At the time of that winter trip, we'd been running terroir, our tiny restaurant with rooms in Cley next the Sea on the north Norfolk coast, for eight years. terroir happened, somehow; an antidote to our years of working in intensive/intense people-based professions with all the demoralising politicking that seems inexorably to go with work like that. It's a long story. For ten months a year, we cooked, hosted, washed up, grew vegetables, cultivated local suppliers, joined and promoted the Slow Food movement before anyone much had heard of it, and learned as we went along. We worked towards being carbon neutral, ran a carbon offset scheme along with Climate Care, and did our level (if largely unsuccessful) best to get other small businesses to adopt greener practices. Meanwhile North Norfolk became fashionable, every other house became a second home, and although we barely advertised, we became increasingly well known and often had silly waiting lists.
We had enormous fun, and met some really great (plus a few not-so-great) people. We learned that there's nothing quite like the buzz of a really convivial evening when something just clicks and a whole roomful of dinner guests feel it.
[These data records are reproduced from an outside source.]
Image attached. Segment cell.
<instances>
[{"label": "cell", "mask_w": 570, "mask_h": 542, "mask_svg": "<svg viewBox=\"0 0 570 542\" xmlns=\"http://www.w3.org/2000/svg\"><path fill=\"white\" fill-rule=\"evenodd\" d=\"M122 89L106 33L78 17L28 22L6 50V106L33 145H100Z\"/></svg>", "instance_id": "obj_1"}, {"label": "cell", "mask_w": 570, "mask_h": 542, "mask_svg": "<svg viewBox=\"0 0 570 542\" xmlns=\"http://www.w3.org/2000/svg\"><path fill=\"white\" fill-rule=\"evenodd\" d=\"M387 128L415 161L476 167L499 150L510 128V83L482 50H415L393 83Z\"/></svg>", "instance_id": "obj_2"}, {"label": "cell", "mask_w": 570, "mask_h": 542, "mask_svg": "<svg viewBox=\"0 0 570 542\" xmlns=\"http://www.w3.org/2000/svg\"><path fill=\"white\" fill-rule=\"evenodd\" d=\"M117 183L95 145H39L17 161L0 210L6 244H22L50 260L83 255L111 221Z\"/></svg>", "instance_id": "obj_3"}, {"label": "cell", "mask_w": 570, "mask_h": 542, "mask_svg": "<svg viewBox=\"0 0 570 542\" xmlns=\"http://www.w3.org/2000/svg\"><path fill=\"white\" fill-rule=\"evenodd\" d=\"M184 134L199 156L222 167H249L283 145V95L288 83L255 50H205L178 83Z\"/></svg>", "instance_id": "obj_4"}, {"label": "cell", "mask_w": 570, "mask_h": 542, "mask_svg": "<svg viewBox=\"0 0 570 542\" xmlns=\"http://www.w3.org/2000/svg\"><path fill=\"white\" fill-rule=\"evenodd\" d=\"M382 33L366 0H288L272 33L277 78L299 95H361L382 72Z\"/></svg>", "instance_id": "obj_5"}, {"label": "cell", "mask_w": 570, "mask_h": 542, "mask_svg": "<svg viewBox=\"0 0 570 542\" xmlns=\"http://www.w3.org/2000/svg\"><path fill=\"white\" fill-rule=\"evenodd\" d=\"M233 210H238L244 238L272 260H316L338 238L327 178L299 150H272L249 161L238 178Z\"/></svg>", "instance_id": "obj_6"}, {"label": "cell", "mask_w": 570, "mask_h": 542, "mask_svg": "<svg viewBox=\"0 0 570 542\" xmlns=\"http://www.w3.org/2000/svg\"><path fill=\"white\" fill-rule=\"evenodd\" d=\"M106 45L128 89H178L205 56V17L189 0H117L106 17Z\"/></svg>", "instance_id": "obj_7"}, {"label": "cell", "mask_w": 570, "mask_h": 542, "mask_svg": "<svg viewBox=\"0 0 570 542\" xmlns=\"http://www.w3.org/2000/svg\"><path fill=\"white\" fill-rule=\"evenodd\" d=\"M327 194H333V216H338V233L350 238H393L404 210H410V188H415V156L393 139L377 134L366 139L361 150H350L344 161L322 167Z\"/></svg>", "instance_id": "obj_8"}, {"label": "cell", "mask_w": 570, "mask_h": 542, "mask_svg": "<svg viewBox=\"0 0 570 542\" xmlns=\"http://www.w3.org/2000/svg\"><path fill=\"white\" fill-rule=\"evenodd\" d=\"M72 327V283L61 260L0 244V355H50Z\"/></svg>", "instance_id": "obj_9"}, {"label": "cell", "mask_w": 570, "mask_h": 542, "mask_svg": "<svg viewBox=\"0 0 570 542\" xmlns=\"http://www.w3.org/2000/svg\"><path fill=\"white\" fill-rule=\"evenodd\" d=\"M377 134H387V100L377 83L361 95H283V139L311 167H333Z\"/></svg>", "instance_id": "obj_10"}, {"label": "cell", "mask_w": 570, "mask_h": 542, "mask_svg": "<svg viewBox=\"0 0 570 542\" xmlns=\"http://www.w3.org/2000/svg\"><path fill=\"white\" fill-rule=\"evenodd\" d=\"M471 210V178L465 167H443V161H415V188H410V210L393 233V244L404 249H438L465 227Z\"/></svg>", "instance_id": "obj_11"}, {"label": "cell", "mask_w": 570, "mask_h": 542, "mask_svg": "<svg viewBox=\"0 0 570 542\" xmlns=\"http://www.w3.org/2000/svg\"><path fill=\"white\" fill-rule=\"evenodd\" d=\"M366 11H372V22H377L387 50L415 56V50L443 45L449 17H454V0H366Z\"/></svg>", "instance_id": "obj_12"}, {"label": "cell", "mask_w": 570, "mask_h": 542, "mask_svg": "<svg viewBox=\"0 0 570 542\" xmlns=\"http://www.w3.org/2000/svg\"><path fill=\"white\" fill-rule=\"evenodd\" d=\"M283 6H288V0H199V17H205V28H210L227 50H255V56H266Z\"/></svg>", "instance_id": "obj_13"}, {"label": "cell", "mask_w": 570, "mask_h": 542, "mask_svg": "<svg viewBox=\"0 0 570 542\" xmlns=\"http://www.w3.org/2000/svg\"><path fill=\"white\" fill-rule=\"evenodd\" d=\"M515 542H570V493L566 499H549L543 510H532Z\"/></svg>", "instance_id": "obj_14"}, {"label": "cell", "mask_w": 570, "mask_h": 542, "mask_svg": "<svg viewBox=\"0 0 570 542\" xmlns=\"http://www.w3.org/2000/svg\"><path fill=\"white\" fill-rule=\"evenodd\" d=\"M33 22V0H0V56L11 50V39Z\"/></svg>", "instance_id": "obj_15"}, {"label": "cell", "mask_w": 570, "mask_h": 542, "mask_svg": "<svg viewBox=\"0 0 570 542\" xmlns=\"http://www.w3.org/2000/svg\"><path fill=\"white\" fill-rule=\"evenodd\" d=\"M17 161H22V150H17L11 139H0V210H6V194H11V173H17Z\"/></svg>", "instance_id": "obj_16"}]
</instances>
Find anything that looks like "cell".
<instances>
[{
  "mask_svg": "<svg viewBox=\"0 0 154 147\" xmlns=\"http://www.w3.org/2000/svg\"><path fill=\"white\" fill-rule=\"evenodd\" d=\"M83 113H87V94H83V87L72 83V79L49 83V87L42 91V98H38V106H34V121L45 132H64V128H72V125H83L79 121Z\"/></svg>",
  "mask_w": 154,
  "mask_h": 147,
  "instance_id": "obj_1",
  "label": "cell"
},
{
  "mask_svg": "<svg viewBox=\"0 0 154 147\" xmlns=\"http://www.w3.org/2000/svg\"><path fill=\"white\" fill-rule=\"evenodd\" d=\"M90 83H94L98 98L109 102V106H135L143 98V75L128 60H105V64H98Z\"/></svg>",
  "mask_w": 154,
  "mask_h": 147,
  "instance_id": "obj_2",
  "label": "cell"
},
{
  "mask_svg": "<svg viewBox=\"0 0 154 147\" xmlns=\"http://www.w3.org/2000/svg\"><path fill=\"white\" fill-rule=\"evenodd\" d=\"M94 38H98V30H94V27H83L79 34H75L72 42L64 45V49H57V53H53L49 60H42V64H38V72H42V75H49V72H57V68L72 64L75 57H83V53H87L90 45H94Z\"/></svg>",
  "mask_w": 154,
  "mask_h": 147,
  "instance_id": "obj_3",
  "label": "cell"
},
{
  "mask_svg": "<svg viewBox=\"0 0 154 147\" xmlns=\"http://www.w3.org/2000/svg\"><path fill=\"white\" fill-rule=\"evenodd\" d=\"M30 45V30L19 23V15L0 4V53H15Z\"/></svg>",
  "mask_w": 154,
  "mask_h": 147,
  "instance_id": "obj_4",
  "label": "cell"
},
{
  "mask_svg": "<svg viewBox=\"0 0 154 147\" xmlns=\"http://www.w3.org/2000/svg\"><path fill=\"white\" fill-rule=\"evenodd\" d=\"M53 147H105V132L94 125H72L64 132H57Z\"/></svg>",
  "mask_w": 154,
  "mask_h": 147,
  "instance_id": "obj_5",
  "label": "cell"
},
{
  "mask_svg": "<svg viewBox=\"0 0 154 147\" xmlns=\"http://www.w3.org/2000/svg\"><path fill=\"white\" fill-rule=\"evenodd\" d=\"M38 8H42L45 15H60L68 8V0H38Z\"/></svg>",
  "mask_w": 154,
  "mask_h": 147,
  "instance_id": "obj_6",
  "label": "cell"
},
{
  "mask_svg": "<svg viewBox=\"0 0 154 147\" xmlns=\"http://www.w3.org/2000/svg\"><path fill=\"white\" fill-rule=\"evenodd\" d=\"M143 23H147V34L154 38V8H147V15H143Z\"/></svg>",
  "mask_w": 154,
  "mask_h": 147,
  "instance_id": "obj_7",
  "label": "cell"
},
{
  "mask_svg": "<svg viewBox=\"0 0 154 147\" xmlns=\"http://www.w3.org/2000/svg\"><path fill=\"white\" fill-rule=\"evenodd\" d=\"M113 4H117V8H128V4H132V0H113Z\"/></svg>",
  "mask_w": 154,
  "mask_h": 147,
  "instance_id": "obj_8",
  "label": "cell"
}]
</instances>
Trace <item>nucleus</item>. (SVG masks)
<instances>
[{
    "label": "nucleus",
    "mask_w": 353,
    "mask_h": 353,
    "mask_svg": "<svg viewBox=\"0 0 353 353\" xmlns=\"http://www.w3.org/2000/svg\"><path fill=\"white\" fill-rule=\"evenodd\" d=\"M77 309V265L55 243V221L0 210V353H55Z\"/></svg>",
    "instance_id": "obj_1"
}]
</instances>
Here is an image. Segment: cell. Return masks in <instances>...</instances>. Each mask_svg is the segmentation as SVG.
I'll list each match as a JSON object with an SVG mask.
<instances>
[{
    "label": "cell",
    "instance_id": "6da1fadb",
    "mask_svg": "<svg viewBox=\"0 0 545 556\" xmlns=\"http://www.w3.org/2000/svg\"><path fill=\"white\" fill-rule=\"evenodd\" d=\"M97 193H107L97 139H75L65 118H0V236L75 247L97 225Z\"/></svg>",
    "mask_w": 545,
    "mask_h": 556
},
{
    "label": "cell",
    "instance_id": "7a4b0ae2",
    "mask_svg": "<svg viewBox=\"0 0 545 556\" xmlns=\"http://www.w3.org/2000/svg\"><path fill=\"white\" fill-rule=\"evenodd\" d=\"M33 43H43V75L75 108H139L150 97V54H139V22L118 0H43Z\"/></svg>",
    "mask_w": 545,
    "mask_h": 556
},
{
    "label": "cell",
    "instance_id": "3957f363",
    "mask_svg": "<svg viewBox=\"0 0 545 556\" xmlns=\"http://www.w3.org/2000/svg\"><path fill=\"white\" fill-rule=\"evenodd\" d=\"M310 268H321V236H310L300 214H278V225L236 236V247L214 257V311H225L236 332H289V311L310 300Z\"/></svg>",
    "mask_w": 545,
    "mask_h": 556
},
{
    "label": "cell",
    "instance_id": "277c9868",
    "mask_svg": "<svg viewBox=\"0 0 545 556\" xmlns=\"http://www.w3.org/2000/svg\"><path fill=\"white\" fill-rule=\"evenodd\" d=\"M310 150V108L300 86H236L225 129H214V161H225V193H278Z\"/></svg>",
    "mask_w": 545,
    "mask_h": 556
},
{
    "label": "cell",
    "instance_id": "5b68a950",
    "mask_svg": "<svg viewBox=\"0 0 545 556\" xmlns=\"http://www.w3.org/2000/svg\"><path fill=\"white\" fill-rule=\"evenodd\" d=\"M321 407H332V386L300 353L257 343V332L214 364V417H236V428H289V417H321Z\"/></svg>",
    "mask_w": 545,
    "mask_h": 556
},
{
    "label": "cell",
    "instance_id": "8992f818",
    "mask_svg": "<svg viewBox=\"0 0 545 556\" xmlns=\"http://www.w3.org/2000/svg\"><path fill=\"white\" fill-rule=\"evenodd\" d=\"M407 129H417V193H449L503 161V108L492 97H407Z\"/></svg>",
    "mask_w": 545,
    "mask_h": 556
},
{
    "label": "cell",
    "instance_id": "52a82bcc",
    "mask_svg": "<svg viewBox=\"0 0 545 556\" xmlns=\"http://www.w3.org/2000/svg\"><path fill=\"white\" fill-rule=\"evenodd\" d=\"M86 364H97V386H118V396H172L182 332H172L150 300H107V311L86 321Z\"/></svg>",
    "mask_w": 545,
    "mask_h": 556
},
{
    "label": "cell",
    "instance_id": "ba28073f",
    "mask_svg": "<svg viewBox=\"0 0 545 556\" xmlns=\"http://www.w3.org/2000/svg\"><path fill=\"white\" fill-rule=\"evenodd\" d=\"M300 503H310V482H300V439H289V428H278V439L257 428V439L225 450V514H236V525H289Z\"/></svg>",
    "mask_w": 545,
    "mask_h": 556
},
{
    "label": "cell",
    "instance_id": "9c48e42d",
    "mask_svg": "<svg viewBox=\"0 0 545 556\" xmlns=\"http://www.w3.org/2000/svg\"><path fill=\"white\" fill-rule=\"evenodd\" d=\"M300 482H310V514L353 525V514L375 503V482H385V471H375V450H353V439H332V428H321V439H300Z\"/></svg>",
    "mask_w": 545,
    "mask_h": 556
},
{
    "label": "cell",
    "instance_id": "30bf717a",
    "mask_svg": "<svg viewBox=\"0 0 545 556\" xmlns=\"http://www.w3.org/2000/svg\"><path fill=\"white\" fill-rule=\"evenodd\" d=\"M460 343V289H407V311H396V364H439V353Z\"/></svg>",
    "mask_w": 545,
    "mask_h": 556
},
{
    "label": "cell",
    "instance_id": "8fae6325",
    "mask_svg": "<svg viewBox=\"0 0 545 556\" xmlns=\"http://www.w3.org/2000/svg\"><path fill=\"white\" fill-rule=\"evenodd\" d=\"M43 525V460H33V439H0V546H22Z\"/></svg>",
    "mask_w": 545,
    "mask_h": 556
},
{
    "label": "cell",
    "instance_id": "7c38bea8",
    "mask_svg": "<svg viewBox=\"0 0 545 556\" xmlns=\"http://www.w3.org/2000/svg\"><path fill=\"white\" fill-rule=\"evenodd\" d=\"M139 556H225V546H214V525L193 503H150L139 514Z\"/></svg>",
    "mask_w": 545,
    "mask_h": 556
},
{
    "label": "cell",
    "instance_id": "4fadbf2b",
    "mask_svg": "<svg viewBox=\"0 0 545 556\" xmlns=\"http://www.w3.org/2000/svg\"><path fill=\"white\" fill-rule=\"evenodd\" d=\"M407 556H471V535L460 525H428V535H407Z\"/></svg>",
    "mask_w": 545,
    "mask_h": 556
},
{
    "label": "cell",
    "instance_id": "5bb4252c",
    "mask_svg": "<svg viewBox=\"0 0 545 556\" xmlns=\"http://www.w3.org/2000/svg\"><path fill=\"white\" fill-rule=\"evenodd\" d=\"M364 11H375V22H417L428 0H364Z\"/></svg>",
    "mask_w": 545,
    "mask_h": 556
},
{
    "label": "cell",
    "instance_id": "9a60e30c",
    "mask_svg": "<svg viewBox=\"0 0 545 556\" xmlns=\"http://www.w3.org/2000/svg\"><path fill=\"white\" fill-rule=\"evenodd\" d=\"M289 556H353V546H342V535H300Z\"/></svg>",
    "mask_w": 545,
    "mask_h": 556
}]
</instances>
We also worked 14 hour days, six days a week, answered the phone from 7 in the morning to after midnight, shared our home on a daily basis with 12 or 13 people, and almost never got to see the sea. That kind of life has a definite expiry date; when you sense it coming, you do one of two things. You carry on doing what you're doing, but you pull your self back from it, you disconnect ... or you move on. We moved on.